*EXCERPTED PASSAGE:*
STP problems are most often evidenced by the existence of a bridge
loop. Troubleshooting STP involves the identification and prevention of such
loops.
The primary function of the spanning-tree algorithm (STA) is to
remove loops created by redundant links in bridged networks. The STP operates
at Layer 2 of the OSI mode, exchanging BPDUs between bridges, and selecting the
ports that will eventually forward or block traffic. If BPDUs are not being
sent or received over a link between switches, the role of the protocol in
preventing loops may fail. Troubleshooting the resulting problems can be
difficult in a complex network.

Any
condition that prevents BPDUs from being sent or received can result in a
bridge loop.
Here is an explanation of how those conditions may
occur.
Duplex Mismatch
Duplex mismatch on a point-to-point
link is a common configuration error and can have specific implications for
STP. The results of the mismatch will vary some by platform.
There are
two common mismatch scenarios between switches and their resulting STP
problems:
-
Switch configured for full duplex connected to a host in autonegotiation
mode – The rule of autonegotiation is that upon negotiation failure, a port
is required to assume half-duplex operation. This creates a situation where
there is either no connectivity, or inconsistent connectivity between the two
devices as one side of the connection defaults to half duplex mode and the
other side is set to full duplex operation. In many cases this condition will
allow traffic to flow at low data rates, but as the traffic level increases on
the link, the half duplex side of the link will be overwhelmed causing data and
link integrity errors. As the error rate goes up BPDUs may not successfully
negotiate the link.
-
Switch configured for half duplex on a link, the peer switch is
configured for full duplex – In the example
, the
duplex mismatch on the link between bridge A and bridge B can lead to a bridge
loop. Because B is configured for full duplex, it does not perform carrier
sense when accessing the link. B will then start sending frames even if A is
already using the link. This is a problem for A, which detects a collision and
runs the backoff algorithm before attempting another transmission of its frame.
The result is that frames, including BPDUs, sent by A may be deferred or
collide and eventually be dropped. Because it does not receive BPDUs from A,
bridge B may loose its connection to the root. This will cause B to unblock its
port to bridge C, thereby creating the loop.

*EXCERPTED RECORDS:*

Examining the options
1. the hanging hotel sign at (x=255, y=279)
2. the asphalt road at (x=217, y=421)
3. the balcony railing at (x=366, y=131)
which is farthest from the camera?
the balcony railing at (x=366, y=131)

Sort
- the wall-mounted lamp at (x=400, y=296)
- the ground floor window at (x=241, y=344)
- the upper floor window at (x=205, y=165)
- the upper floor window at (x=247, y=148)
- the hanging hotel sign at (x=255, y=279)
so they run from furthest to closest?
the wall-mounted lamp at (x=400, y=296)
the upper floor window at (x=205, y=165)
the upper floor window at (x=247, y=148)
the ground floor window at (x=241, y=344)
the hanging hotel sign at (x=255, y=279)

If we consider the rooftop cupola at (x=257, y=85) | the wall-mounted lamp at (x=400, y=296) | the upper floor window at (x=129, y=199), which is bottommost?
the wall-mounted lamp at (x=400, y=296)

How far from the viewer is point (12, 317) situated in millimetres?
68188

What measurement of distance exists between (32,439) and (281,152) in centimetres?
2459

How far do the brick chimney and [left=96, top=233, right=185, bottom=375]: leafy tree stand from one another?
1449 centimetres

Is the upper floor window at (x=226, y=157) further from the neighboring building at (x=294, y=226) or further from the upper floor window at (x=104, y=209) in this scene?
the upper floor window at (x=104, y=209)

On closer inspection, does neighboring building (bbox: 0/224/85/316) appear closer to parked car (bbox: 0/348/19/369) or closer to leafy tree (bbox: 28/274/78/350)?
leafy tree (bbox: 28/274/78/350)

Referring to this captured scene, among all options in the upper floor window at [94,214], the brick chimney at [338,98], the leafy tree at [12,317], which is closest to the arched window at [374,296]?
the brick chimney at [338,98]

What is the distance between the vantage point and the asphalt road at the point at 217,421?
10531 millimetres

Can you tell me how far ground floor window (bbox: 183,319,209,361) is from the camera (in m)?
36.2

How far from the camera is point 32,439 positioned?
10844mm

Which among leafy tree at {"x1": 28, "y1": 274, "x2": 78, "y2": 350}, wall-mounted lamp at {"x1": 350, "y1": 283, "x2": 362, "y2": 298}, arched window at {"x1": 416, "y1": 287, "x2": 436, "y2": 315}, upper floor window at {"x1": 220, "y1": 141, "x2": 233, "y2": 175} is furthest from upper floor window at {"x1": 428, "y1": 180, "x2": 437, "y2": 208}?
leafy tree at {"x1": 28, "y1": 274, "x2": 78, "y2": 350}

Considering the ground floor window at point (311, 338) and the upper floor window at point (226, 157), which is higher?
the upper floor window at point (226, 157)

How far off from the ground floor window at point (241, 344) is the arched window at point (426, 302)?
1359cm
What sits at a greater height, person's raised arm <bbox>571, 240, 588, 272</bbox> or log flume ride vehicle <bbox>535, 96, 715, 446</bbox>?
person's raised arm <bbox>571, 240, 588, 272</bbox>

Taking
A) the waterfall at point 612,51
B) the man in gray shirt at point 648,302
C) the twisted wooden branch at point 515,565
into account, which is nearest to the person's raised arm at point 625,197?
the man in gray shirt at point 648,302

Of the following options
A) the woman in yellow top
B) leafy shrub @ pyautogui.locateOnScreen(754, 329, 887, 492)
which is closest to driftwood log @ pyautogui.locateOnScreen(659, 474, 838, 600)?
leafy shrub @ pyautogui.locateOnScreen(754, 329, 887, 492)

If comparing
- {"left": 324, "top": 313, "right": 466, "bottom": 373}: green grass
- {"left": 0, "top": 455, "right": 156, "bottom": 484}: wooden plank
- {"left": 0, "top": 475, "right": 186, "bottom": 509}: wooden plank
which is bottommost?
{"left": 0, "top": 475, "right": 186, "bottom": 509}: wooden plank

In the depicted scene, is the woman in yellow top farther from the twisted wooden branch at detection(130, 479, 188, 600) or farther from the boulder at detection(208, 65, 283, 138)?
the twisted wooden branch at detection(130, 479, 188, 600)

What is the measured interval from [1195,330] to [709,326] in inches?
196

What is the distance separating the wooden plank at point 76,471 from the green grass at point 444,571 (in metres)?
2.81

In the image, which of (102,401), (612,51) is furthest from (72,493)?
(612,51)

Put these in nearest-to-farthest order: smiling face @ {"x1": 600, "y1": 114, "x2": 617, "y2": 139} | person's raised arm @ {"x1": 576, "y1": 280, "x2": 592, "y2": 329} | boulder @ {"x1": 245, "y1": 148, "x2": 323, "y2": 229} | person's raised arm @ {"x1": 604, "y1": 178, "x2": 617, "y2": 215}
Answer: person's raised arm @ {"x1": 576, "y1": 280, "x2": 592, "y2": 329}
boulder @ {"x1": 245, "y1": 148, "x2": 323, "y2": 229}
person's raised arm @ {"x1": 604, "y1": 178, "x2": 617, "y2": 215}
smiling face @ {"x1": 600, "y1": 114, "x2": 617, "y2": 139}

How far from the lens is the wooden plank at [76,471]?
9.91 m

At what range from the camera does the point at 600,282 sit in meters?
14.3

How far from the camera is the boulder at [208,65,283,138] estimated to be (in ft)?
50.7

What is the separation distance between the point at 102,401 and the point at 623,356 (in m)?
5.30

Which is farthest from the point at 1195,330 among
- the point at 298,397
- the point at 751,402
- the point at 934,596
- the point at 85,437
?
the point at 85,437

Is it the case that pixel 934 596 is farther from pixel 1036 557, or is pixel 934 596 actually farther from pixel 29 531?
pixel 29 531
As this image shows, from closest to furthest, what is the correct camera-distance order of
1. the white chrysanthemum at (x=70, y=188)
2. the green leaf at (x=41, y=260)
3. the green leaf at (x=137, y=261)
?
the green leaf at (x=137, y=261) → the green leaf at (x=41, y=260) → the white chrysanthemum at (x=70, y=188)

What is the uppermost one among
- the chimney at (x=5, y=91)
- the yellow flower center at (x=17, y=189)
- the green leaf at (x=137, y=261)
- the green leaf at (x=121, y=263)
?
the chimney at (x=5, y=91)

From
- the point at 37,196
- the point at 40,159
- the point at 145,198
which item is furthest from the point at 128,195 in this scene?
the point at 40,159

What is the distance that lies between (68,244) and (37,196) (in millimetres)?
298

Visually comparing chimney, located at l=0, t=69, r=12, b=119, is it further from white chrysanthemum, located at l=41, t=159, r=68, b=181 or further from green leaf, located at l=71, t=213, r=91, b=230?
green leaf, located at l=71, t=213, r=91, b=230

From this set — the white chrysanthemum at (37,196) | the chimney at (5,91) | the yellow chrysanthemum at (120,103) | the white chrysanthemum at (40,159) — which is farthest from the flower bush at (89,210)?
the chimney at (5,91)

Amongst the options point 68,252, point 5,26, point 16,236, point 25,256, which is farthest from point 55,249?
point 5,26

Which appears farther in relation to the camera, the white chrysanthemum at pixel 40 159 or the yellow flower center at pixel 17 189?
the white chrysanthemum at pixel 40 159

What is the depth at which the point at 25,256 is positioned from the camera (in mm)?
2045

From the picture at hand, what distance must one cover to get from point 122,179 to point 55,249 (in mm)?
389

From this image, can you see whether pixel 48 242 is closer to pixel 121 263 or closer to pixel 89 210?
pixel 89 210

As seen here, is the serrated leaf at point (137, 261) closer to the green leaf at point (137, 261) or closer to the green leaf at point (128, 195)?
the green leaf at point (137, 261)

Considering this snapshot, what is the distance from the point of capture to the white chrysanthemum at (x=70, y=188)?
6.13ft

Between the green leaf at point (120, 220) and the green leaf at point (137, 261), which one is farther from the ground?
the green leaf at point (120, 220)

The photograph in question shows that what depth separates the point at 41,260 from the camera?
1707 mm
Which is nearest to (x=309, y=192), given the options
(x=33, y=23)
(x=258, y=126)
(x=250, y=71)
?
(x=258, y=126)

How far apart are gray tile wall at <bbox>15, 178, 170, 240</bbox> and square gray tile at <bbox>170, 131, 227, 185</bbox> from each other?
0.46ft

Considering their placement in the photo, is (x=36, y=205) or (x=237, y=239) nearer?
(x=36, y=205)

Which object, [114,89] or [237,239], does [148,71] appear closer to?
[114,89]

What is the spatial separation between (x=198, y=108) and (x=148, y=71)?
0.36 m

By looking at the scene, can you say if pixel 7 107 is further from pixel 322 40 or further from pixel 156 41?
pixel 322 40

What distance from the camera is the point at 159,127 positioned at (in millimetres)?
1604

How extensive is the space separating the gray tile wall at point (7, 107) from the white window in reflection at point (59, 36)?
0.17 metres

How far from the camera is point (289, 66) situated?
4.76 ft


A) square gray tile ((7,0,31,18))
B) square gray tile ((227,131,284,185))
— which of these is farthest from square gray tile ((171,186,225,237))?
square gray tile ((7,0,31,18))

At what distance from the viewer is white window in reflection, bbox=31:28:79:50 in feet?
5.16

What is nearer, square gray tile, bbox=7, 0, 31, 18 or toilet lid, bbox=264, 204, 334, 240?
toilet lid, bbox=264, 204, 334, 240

*TASK LIST:*
1) Please condense the paragraph in the STP troubleshooting passage that begins "The primary function of the spanning-tree algorithm" into a short bulleted list that keeps its main facts.
2) According to the STP troubleshooting passage, why does bridge B start sending frames even when bridge A is already using the link?
3) Pick up the STP troubleshooting passage after its final sentence and continue it.

*ANSWERS GIVEN:*
1)
- The spanning-tree algorithm's main job is to remove loops caused by redundant links in bridged networks.
- STP works at Layer 2 of the OSI model.
- Bridges exchange BPDUs, and STP selects which ports will forward or block traffic.
- If BPDUs are not sent or received over a link between switches, STP may fail to prevent loops.
- Troubleshooting the resulting problems can be difficult in a complex network.

2) Bridge B is configured for full duplex, so it does not perform carrier sense when accessing the link. As a result, it transmits frames without checking whether A is already using the link.

3)
To mitigate transmission type mismatches, the best practice is to
establish a standard within the organization regarding how each interface is
configured prior to attaching it to the network. It is not always possible to
disable autonegotiation on all attached client devices, but where possible,
network infrastructure devices and servers should have matching transmission
type settings and no switch ports should be set to autonegotiate. This will
make it easier to troubleshoot these types of issues.
Unidirectional
Link Failure
A unidirectional link is one that stays up while providing
only one-way communication. Unidirectional links cause specific STP problems.
In the example
, the link
between bridge A and bridge B is unidirectional and drops traffic from A to B
while transmitting traffic from B to A. Suppose the port on bridge B was
blocking. A port will block only if it receives BPDUs from a bridge with a
higher BID. In this case, all the BPDUs coming from bridge A are lost so bridge
B will never see the BPDU with the higher BID. B will unblock the port and
eventually forward traffic, potentially creating a loop when other switches are
in the scenario. If the unidirectional failure exists at startup, the STP will
not converge correctly.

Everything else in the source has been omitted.